Gestures are an integral part of non-verbal communication, with meanings that vary across cultures, and misinterpretations that can have serious social and diplomatic consequences. As AI systems become more integrated into global applications, ensuring they do not inadvertently perpetuate cultural offenses is critical. To this end, we introduce Multi-Cultural Set of Inappropriate Gestures and Nonverbal Signs (MC-SIGNS), a dataset of 288 gesture-country pairs annotated for offensiveness, cultural significance, and contextual factors across 25 gestures and 85 countries. Through systematic evaluation using MC-SIGNS, we uncover critical limitations: text-to-image (T2I) systems exhibit strong US-centric biases, performing better at detecting offensive gestures in US contexts than in non-US ones; large language models (LLMs) tend to over-flag gestures as offensive; and vision-language models (VLMs) default to US-based interpretations when responding to universal concepts like wishing someone luck, frequently suggesting culturally inappropriate gestures. These findings highlight the urgent need for culturally-aware AI safety mechanisms to ensure equitable global deployment of AI technologies.

Paper Structure

This paper contains 70 sections, 49 figures, 12 tables.

Figures (49)

  • Figure 1: Interpretations of gestures varies dramatically across regions and cultures. "Crossing your fingers", while commonly used in the US to wish for good luck, can be considered deeply offensive to female audiences in parts of Vietnam.

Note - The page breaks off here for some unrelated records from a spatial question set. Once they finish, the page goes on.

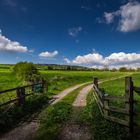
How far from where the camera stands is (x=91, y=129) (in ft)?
29.4

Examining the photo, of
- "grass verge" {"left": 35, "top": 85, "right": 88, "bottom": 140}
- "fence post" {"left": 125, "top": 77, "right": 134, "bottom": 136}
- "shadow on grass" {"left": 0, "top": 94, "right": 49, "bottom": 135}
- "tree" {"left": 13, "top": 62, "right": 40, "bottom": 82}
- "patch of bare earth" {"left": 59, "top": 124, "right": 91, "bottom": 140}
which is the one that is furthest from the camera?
"tree" {"left": 13, "top": 62, "right": 40, "bottom": 82}

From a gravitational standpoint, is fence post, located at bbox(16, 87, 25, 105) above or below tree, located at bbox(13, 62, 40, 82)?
below

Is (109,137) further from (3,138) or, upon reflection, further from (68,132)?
(3,138)

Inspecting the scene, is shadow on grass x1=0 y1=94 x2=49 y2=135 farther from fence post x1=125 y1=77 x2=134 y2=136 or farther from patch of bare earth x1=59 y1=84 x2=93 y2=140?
fence post x1=125 y1=77 x2=134 y2=136

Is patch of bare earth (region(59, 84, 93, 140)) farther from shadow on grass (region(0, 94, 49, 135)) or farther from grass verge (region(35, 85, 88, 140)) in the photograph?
shadow on grass (region(0, 94, 49, 135))

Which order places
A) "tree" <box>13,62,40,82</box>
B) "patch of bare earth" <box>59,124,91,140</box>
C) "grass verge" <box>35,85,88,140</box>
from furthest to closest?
"tree" <box>13,62,40,82</box> → "grass verge" <box>35,85,88,140</box> → "patch of bare earth" <box>59,124,91,140</box>

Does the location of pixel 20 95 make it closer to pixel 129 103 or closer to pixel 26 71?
pixel 129 103

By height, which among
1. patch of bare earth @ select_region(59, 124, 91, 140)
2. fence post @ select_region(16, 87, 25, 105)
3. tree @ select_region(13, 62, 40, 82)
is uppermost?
tree @ select_region(13, 62, 40, 82)

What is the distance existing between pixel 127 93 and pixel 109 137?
71.2 inches

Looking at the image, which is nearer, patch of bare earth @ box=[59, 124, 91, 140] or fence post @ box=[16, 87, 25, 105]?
patch of bare earth @ box=[59, 124, 91, 140]

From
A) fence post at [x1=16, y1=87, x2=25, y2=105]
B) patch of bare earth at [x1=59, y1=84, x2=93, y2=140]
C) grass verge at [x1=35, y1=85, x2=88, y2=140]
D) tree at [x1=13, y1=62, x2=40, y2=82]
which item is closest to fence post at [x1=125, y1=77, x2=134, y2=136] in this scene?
patch of bare earth at [x1=59, y1=84, x2=93, y2=140]

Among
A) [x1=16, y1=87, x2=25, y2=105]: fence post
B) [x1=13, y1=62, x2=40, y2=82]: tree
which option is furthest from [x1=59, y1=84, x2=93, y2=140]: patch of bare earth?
[x1=13, y1=62, x2=40, y2=82]: tree

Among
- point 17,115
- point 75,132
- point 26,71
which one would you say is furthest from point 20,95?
point 26,71

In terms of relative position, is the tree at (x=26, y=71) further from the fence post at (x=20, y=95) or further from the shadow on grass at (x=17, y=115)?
the shadow on grass at (x=17, y=115)
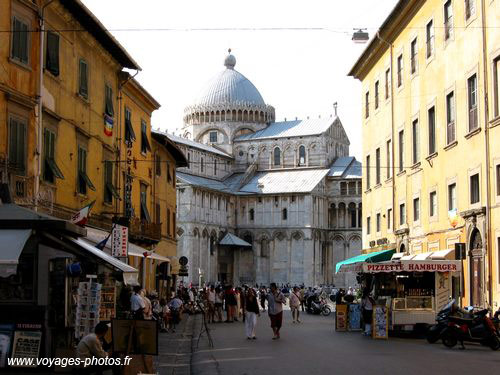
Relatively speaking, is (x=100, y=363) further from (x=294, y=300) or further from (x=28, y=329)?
(x=294, y=300)

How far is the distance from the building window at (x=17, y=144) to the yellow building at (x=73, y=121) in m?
0.02

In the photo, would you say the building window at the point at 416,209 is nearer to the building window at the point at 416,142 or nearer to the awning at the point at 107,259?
the building window at the point at 416,142

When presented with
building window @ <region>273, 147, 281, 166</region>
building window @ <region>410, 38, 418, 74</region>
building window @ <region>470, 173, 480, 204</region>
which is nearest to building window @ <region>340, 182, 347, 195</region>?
building window @ <region>273, 147, 281, 166</region>

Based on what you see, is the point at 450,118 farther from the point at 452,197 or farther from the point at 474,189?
the point at 474,189

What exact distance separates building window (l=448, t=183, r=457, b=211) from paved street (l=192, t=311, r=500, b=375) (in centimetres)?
731

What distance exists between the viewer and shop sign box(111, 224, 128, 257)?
2295 centimetres

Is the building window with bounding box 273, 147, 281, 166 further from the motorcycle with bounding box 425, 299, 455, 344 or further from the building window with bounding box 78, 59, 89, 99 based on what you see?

AI systems, such as T2I models, should be culturally competent and avoid generating visual elements that risk miscommunication or offense in specific cultural contexts.
  • Figure 2: RQ1: LLM Offensiveness classification shows high recall, low specificity, and a tendency to over-flag gestures as offensive.
  • Figure 3: RQ1: T2I Imagen-3 detects offensive gestures better, while DALLE-3 prioritizes avoiding false rejections (high specificity) at the cost of safety. Scene descriptions weakens safety filters.
  • Figure 4: RQ1: VLM Offensiveness classification varies, with some models performing at random chance and others over-flagging gestures, shown by high recall and low specificity.
  • Figure 5: Accuracy comparison of DALLE-3 and Imagen 3 in identifying offensive gestures across US and non-US contexts. DALLE-3 struggles in non-US contexts while performing moderately in US contexts. Imagen 3 shows high accuracy overall but shows a performance drop in non-US-offensive gestures.